>> start ENTRIES PROVIDED
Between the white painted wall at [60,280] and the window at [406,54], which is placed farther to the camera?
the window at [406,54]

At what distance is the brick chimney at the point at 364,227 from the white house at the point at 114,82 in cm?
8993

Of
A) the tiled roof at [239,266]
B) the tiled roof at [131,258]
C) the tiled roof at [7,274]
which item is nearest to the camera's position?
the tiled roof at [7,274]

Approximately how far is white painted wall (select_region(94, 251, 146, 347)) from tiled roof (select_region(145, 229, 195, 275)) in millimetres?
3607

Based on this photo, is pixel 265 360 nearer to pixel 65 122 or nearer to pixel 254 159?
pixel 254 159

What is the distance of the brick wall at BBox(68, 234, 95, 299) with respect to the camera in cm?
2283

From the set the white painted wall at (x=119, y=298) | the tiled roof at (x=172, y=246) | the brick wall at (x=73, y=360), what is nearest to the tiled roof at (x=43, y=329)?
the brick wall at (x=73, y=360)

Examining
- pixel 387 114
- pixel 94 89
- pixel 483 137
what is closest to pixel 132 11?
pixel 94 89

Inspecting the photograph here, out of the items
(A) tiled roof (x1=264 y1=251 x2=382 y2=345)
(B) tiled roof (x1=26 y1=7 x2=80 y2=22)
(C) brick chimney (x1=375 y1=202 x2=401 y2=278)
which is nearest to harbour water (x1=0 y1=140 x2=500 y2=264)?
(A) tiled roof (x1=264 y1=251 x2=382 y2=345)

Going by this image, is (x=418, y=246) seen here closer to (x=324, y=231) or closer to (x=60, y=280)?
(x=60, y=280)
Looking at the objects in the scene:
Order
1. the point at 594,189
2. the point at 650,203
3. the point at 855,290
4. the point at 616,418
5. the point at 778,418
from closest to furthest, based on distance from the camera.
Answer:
>> end ENTRIES PROVIDED
Go through the records above and set each one down exactly, please.

| SOLUTION FOR THIS EXERCISE |
Between the white painted wall at [60,280] and the window at [406,54], which is placed farther to the camera?
the window at [406,54]

At what distance is the brick chimney at the point at 364,227 from the white house at the point at 114,82 in cm?
8993

Of
A) the tiled roof at [239,266]
B) the tiled roof at [131,258]
C) the tiled roof at [7,274]
which item is nearest to the camera's position?
the tiled roof at [7,274]

Approximately how far is white painted wall (select_region(94, 251, 146, 347)) from tiled roof (select_region(145, 229, 195, 275)) in millimetres?
3607

Based on this photo, is pixel 265 360 nearer to pixel 65 122 or nearer to pixel 254 159?
pixel 254 159

What is the distance of the brick wall at BBox(68, 234, 95, 299) with respect to the camera in cm?
2283

From the set the white painted wall at (x=119, y=298) | the tiled roof at (x=172, y=246) | the brick wall at (x=73, y=360), what is nearest to the tiled roof at (x=43, y=329)?
the brick wall at (x=73, y=360)

Examining
- pixel 387 114
- pixel 94 89
- pixel 483 137
what is closest to pixel 132 11?
pixel 94 89

Inspecting the photograph here, out of the items
(A) tiled roof (x1=264 y1=251 x2=382 y2=345)
(B) tiled roof (x1=26 y1=7 x2=80 y2=22)
(C) brick chimney (x1=375 y1=202 x2=401 y2=278)
which is nearest to harbour water (x1=0 y1=140 x2=500 y2=264)?
(A) tiled roof (x1=264 y1=251 x2=382 y2=345)

Going by this image, is (x=418, y=246) seen here closer to (x=324, y=231) or closer to (x=60, y=280)?
(x=60, y=280)
Looking at the objects in the scene:
Order
1. the point at 594,189
2. the point at 650,203
3. the point at 855,290
4. the point at 616,418
5. the point at 778,418
from closest to furthest, based on distance from the camera.
Answer:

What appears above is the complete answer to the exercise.